The most precise study yet of the the earth’s most catastrophic extinction event, the end Permian, found that warming caused by natural releases of CO2 was greatly amplified by the collapse of tropical and temperate forest ecosystems which then caught fire releasing huge stores of carbon sequestered by trees. So much light 12Carbon came from burning and dying trees that the CO2 in air was significantly lighter for 20,000 years.
The extinction interval was less than 200,000 years, and synchronous in marine and terrestrial realms; associated charcoal-rich and soot-bearing layers indicate widespread wildfires on land. A massive release of thermogenic carbon dioxide and/or methane may have caused the catastrophic extinction.

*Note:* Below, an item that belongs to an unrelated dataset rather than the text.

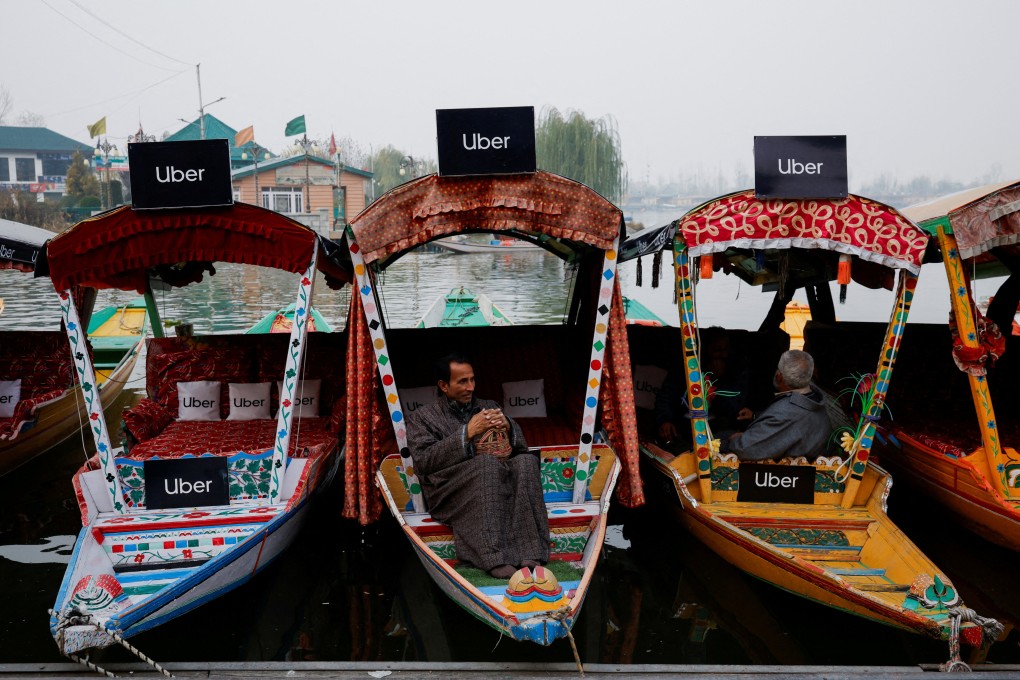 Uber signs on shikaras  after Uber launched its first water transport service on the waters of Dal Lake, one of Kashmir’s main tourist attractions, in Srinagar, India. Photo: Reuters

This stunning report, by a team of MIT and Chinese scientists was published on-line today in Science magazine. So much carbon was released by this chain of events that the oceans became acidic, leading to the greatest mass extinction of marine species ever. According to the detailed chronology of this study fires ignited by volcanic eruptions contacting large deposits of coal and oil shale caused a chain of catastrophes. The drying and burning of the earth’s forests caused by the climate change brought on by the increased levels of greenhouse gases, led to catastrophic soil loss. The oxygen levels of the ocean and atmosphere dropped. Sulfurous gas levels rose. The combination of so many rapid disastrous changes caused the greatest extinction event in earth’s history.

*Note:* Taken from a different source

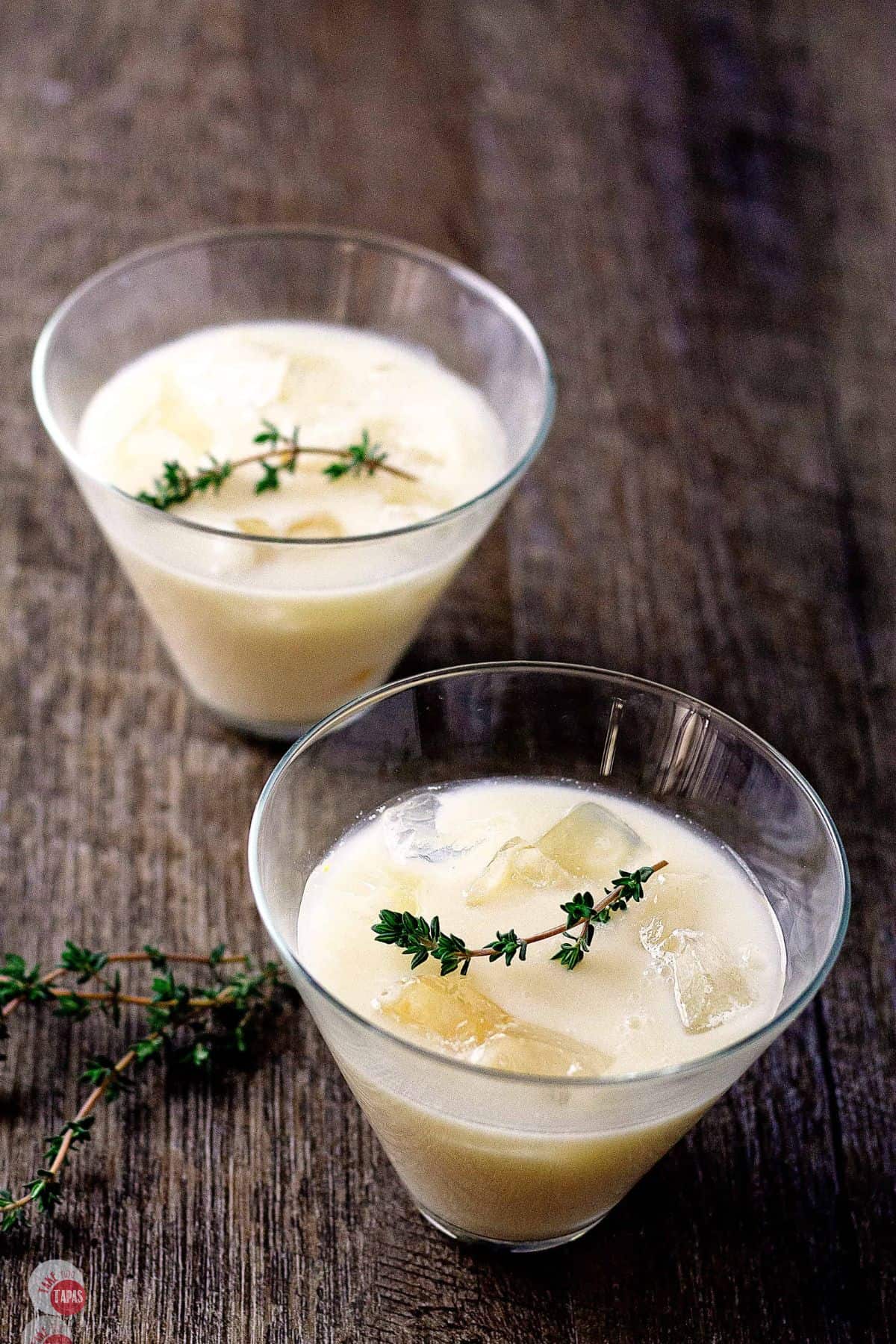 two glasses of lemon drinks with thyme on top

Over the past decade the Amazon has gone through two 100 year droughts, causing massive tree mortality and subsequent spikes in atmospheric CO2 levels. Until the last decade, humid conditions tended to suppress Amazon fires. Recent reports show that increases in tropical Atlantic sea surface temperatures tend to trigger Amazon droughts. A report published in June, 2011 showed that fire severity could be predicted based on correlations with tropical Atlantic sea surface temperatures
Using meteorological stations precipitation and the Moderate Resolution Spectroradiometer (MODIS) Active-Fires (AF) during 2000–2009, we show that fire anomalies vary closely with July-August-September (JAS) precipitation variability as measured by the Standardized Precipitation Index (SPI). The precipitation variability is, in turn, greatly determined by sea surface temperature (SST) anomalies in the North Tropical Atlantic (NTA). We develop a linear regression model to relate local fire activity to an index of the NTA-SST.
The Amazon is becoming susceptible today to warming, drying, death and fires like the tropical forests were 250 million years ago at the end of the Permian. The death spiral that happened at the end of the Permian is shocking to read about. This is a history we must study and learn so we don’t repeat it.

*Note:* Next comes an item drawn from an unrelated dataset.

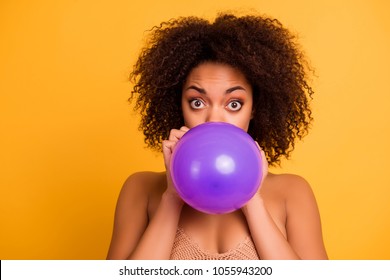 Close up portrait of cheerful excited wondered cool cute beautiful afro woman with lush unruly curly brown short hair, she is blowing a purple air balloon, isolated on bright yellow background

Fig. 5. Scanning electron micrographs of charcoal and carbon micro-particles from the PTB beds in South China. (A) transverse view of a fragment of charcoal from Guanbachong showing homogenized cell walls and three-dimensional cellular preservation with open lumina. (B) showing pitted tracheid with spiral lines, from Guanbachong. (C) from the Clarkina meishanensis Zone just below the PTB at the Tieqiao section in Laibin, Guangxi Province. (D) showing homogenization of cell walls, pitted tracheid and brittle fracture from Chuanyan section. (E) Carbon particle from Bed 25 at Meishan C section. White bars=20?m.
Biomarker and organic carbon isotopic studies are consistent with widespread continental weathering and transport of plant fragments and black carbon from wildfires, related to collapse and burning of terrestrial plants (27, 30, 34). The correlations between marine, marine-terrestrial transitional, and terrestrial sections (Fig. 4) indicate that the marine extinction was synchronous across South China at the <0.2 Myr level with loss of the rainforest, wildfires and the cessation of coal formation (24, 26). Integrated biomarker and organic C isotopic studies also indicate perturbations to the carbon cycle characterized by increased terrestrial weathering during and immediately after the collapse of terrestrial ecosystem and widespread introduction of sulfidic waters into the photic zone (1, 12, 33) as indicated by the concentration of pyrite within the extinction horizon and cyanobacterial expansion (13).Despite evidence for dysoxic and anoxic conditions in the deep ocean both just before and after the extinction (2, 3), the synchroneity of Ccarb isotope excursion and extinction suggest a causal link between the introduction of the light carbon and the extinction. The simplest way to produce a widespread, large pulse of shallow water anoxia and euxinia is by carbon dioxide and/or methane-induced global warming that leads to decreased oxygen solubility, intensification of continental weathering, and increased nutrient delivery to the oceans [e.g., (33)] with biodiversity decline coinciding with onset of a period of rapid warming.